Bentley didn’t know much about the stock market, but it seemed to him that Barter had managed a theft of mighty proportions. With a power of attorney, which he had wrung from Hervey after his capture, he had managed to possess himself of Hervey’s shares. In themselves they were worth millions. Even at a fraction of their price Barter would realize heavily on them. Selling quickly he would force the price far down. Then his puppets—and Bentley had no doubt that Stanley, Morton and Cleve were his puppets—bought all other shares offered by panicky investors in Hervey Incorporated at a tiny fraction of their value. Far less, naturally, than Barter had made by selling his loot.

The purchased shares Barter could hold for an increase. Hervey Incorporated was good and its price would go up again, and Barter would sell and gain millions.

* * *

That is how Bentley saw it, and his lips drew into a firmer, straighter line as, half an hour later, he explained it all to Ellen.

“It’s desperate, dear,” he whispered in her ear. “Manhattan’s financial structure has been shaken to its foundations. But that isn’t all by any means. Barter has performed his horrible operation on two of New York’s most brilliant men. It was a Barter gesture to send ‘Harold Hervey’ to capture Balisle, and the horror of it staggered me.”

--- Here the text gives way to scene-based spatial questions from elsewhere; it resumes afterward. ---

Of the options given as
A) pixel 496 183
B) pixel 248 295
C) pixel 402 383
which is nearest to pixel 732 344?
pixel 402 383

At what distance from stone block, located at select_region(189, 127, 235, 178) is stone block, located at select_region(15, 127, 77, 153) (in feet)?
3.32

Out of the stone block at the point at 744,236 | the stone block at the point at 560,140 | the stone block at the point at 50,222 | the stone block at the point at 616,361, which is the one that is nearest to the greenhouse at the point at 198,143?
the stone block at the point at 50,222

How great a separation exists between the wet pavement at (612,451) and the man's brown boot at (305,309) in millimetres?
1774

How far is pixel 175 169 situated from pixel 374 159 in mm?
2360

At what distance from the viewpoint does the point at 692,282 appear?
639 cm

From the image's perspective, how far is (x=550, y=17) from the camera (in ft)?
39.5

“Lee,” said Ellen, “understand this: that if I have no word from you within seventy-two, no, forty-eight hours after you get started on this scheme you have in mind, I’m going to get through to Barter somehow. If I put an ad in the paper and tell him where I’m to be found he’ll surely make another attempt to take me in. If he’s captured you, or uncovered the trap you’re laying, then I’ll at least be with you. If he kills you he kills me. If we can’t live together we can die together.”

Bentley kissed her fervently, trying not to think what it would mean to him now if she were in the hands of Caleb Barter. Secretly he intended having Tyler keep her so closely guarded that she couldn’t possibly do anything as foolish as she had suggested.

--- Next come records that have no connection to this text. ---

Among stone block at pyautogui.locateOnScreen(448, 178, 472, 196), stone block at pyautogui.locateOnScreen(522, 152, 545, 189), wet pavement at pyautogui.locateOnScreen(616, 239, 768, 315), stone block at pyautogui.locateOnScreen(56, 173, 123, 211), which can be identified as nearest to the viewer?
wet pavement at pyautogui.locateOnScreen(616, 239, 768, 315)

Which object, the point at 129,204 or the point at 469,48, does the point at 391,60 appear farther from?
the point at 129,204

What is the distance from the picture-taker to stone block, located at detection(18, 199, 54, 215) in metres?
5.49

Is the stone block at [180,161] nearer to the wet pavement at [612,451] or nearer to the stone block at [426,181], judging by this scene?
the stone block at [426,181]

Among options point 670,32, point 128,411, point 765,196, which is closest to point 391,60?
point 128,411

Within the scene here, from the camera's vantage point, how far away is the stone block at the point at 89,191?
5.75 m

The late evening papers carried another manifesto of the Mind Master to the effect that the remaining eighteen men named on the original list were to be taken before noon of the next day.

Oddly enough eighteen kidnapings were reported from various places in Manhattan, Brooklyn and Queens.

“So,” thought Bentley, “he’s afraid to send out normal apes to capture his eighteen key men. Maybe his control over them is not perfect. That’s it. I suppose—he needs human brains before he can exercise perfect control. I suppose Stanley, Morton and Cleve did the kidnapings.”

* * *

Late that night Bentley kissed Ellen good-by, told her to keep up her courage, and repaired to the rendezvous arranged for by Thomas Tyler and his surgeon father. In the operating room was the cold body of the anthropoid that had successfully abducted Saret Balisle.